Notice the CRD installation in the Kustomization file. Without it, this stack won't be deployed properly.

oathkeeper/kustomization.yml
resources:
  - https://github.com/ory/oathkeeper-maester//config/crd?timeout=30s&ref=v0.1.10

FluxCD Deployment Kustomization

To deploy the Oathkeeper, we need one last YAML file.

oathkeeper/kustomize.yml
apiVersion: kustomize.toolkit.fluxcd.io/v1
kind: Kustomization
metadata:
  name: oathkeeper
  namespace: flux-system
spec:
  force: false
  healthChecks:
    - kind: Deployment
      name: oathkeeper
    - kind: Deployment
      name: oathkeeper-maester
  interval: 5m
  path: ./oathkeeper
  prune: true
  sourceRef:
    kind: GitRepository
    name: flux-system
  targetNamespace: auth
  timeout: 1m
  wait: true

Now let's deploy this into our cluster.

kubectl apply -f oathkeeper/kustomize.yml

This will take a few moments to pull the images and prepare everything. In the end, you should have the stack ready as you see in the screenshot below.

• • •

What this exercise asks
(a) Answer these questions from the Oathkeeper walkthrough:
(i) Which namespace is given under the Kustomization's metadata?
(ii) Which namespace is set as the targetNamespace?
(iii) Which two Deployments are listed under healthChecks?
(b) Return everything in the Oathkeeper walkthrough from "kubectl apply -f" down to "the screenshot below.".
(c) According to the Oathkeeper walkthrough, why does the CRD installation in the Kustomization file matter? Explain in one to three sentences.

• • •

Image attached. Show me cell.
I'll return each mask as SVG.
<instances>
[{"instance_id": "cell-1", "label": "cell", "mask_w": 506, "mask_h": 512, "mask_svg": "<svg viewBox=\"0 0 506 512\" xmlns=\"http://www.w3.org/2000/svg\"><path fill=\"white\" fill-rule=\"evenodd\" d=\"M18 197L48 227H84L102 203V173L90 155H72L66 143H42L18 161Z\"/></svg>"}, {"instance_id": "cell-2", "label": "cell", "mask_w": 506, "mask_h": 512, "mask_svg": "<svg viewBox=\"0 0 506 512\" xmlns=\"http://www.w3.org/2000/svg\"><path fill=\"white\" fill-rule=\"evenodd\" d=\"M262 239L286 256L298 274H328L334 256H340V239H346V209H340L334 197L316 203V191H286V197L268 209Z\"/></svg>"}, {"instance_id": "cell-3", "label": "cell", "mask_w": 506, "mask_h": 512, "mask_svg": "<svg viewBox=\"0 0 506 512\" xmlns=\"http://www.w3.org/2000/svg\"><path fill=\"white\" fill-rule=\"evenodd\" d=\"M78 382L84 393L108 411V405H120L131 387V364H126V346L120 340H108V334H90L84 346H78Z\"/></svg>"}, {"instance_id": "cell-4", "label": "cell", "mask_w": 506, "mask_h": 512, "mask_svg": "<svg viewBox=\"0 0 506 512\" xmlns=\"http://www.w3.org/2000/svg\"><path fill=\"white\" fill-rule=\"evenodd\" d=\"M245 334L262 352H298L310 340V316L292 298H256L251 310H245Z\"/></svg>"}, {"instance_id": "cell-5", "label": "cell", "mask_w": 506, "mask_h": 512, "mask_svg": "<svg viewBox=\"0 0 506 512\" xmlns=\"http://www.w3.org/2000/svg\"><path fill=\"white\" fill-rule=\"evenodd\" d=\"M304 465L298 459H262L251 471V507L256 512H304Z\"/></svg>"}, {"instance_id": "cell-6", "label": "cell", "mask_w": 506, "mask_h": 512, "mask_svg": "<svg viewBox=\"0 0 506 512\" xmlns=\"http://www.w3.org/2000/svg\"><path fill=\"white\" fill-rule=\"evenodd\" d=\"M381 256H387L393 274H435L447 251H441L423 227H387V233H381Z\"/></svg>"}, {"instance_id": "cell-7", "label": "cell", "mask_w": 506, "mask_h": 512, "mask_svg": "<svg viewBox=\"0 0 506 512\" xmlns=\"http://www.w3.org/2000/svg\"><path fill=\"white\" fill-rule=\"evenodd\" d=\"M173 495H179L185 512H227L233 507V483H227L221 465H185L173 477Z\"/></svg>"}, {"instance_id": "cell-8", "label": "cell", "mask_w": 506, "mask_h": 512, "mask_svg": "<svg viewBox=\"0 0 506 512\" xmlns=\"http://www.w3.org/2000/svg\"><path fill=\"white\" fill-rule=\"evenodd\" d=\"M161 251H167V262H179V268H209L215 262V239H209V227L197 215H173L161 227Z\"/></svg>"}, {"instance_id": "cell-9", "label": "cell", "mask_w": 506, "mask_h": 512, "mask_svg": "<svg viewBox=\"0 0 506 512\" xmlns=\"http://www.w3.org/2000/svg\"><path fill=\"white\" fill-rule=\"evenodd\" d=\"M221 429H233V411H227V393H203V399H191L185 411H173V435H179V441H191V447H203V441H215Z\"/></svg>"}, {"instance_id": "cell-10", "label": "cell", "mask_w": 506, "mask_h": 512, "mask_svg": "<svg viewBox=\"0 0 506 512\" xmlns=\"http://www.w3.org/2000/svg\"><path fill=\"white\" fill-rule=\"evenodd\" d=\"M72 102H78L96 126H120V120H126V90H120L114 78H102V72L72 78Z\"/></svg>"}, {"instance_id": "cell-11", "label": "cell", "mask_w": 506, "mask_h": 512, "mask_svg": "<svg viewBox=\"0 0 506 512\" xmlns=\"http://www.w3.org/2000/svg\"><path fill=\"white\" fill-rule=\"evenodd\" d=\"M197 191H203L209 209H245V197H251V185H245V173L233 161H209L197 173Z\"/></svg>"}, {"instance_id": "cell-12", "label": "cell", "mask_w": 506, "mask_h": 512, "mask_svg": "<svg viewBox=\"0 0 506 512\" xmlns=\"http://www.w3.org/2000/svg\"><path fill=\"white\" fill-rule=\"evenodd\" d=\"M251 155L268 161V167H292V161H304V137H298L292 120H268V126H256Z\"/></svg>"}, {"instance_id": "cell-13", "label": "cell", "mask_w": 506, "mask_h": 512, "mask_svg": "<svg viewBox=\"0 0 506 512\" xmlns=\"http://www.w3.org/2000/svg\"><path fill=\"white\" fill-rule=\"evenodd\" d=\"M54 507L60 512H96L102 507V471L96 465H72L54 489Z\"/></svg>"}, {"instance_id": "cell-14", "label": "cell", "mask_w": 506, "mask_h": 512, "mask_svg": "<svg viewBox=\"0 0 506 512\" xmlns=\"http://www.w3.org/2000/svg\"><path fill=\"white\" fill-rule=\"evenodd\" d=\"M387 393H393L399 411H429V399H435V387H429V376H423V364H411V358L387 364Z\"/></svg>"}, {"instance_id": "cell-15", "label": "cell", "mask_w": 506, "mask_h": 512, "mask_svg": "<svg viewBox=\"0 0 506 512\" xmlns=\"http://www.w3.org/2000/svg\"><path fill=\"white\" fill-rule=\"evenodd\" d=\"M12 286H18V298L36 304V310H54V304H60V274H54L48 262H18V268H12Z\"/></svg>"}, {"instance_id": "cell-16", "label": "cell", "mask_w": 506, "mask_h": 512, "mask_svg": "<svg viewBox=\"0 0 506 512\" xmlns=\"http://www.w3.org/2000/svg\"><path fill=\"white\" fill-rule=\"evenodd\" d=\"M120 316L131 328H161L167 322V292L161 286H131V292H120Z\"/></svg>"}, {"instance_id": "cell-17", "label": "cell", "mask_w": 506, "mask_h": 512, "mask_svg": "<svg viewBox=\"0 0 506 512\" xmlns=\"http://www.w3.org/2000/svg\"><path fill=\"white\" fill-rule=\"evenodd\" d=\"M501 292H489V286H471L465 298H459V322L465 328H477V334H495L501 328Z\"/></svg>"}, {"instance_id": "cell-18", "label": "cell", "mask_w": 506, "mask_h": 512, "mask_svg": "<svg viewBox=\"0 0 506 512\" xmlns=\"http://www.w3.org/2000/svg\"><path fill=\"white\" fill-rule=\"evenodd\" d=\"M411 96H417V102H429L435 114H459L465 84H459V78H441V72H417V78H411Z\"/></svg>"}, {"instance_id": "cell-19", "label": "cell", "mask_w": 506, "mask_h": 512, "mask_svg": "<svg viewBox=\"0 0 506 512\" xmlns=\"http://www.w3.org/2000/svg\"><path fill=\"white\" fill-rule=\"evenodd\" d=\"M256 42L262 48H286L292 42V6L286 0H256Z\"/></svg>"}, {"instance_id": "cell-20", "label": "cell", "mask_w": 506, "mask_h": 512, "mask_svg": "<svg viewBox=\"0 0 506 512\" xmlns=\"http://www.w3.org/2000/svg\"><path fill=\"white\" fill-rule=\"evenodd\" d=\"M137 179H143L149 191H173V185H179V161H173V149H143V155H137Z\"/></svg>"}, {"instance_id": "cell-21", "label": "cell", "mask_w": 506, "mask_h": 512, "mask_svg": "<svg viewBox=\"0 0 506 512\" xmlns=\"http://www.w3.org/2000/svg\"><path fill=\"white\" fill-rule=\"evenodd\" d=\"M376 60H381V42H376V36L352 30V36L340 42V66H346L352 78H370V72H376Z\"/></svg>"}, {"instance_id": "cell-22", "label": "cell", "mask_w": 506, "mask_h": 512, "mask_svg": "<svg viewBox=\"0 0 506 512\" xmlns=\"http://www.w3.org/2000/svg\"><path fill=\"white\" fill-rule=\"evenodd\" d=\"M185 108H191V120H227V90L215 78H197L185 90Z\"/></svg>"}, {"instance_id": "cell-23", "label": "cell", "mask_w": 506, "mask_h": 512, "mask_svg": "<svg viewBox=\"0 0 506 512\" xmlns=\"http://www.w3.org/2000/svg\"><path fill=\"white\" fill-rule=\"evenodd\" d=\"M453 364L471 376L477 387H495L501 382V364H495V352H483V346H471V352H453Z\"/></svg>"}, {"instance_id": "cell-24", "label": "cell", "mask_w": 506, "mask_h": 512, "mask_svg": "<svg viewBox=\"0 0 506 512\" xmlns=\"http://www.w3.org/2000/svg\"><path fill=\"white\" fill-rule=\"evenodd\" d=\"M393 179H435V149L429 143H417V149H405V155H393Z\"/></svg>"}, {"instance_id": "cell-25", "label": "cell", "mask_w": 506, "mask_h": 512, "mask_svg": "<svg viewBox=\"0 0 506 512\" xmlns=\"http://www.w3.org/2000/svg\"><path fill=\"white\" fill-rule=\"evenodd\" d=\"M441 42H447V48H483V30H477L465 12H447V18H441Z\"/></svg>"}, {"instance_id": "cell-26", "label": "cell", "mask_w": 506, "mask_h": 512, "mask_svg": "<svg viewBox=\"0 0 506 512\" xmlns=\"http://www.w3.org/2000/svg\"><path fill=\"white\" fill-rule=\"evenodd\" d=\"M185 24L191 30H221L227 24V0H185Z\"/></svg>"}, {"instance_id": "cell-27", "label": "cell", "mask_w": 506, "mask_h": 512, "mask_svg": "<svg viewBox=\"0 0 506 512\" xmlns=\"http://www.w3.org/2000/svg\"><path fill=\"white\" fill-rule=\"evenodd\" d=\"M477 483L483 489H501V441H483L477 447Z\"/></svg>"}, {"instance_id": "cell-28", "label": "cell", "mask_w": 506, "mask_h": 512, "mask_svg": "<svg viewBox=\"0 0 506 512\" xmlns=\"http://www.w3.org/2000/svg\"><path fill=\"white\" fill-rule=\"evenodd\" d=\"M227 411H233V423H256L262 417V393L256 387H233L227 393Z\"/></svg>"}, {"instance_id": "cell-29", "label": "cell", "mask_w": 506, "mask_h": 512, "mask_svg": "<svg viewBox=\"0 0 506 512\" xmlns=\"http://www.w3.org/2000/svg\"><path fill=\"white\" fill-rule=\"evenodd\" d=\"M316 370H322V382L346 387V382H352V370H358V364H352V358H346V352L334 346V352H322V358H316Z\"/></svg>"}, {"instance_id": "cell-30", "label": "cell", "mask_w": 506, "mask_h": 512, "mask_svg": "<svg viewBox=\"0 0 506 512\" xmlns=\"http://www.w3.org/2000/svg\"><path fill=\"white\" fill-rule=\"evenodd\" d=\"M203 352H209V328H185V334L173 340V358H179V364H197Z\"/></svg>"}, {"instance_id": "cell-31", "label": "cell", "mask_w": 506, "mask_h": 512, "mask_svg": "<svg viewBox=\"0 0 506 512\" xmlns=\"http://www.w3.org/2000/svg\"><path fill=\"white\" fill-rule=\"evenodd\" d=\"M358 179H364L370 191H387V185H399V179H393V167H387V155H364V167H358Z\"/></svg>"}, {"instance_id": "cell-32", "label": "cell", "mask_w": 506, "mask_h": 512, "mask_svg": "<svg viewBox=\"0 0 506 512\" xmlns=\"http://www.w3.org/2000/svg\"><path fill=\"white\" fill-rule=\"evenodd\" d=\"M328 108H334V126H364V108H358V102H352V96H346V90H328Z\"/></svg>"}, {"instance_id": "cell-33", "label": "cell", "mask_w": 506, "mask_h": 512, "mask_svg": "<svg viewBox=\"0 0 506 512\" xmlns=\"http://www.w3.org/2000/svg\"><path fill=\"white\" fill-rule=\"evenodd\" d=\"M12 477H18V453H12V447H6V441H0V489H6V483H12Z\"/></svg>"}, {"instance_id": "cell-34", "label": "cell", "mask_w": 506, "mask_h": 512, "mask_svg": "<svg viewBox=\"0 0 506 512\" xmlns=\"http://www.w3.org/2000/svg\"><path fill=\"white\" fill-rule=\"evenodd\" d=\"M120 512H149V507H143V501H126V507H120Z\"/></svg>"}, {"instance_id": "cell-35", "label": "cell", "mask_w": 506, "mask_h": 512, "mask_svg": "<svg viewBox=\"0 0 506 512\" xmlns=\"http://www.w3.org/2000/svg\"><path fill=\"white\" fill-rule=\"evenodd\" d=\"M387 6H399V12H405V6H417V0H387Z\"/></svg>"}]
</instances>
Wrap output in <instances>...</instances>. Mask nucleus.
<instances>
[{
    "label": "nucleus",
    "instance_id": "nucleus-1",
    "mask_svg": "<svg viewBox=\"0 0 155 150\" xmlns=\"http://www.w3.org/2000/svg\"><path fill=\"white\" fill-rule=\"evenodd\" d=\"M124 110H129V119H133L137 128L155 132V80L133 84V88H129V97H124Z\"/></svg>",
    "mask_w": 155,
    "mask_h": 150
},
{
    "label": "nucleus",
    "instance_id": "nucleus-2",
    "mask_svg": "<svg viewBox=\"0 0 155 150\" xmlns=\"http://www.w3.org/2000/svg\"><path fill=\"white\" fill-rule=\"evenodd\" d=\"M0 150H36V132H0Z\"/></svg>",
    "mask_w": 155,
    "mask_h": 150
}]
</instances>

• • •

Answers for each item
(a)
(i) flux-system
(ii) auth
(iii) oathkeeper and oathkeeper-maester

(b)
kubectl apply -f oathkeeper/kustomize.yml

This will take a few moments to pull the images and prepare everything. In the end, you should have the stack ready as you see in the screenshot below.

(c) Without the CRD installation in the Kustomization file, the stack will not be deployed properly.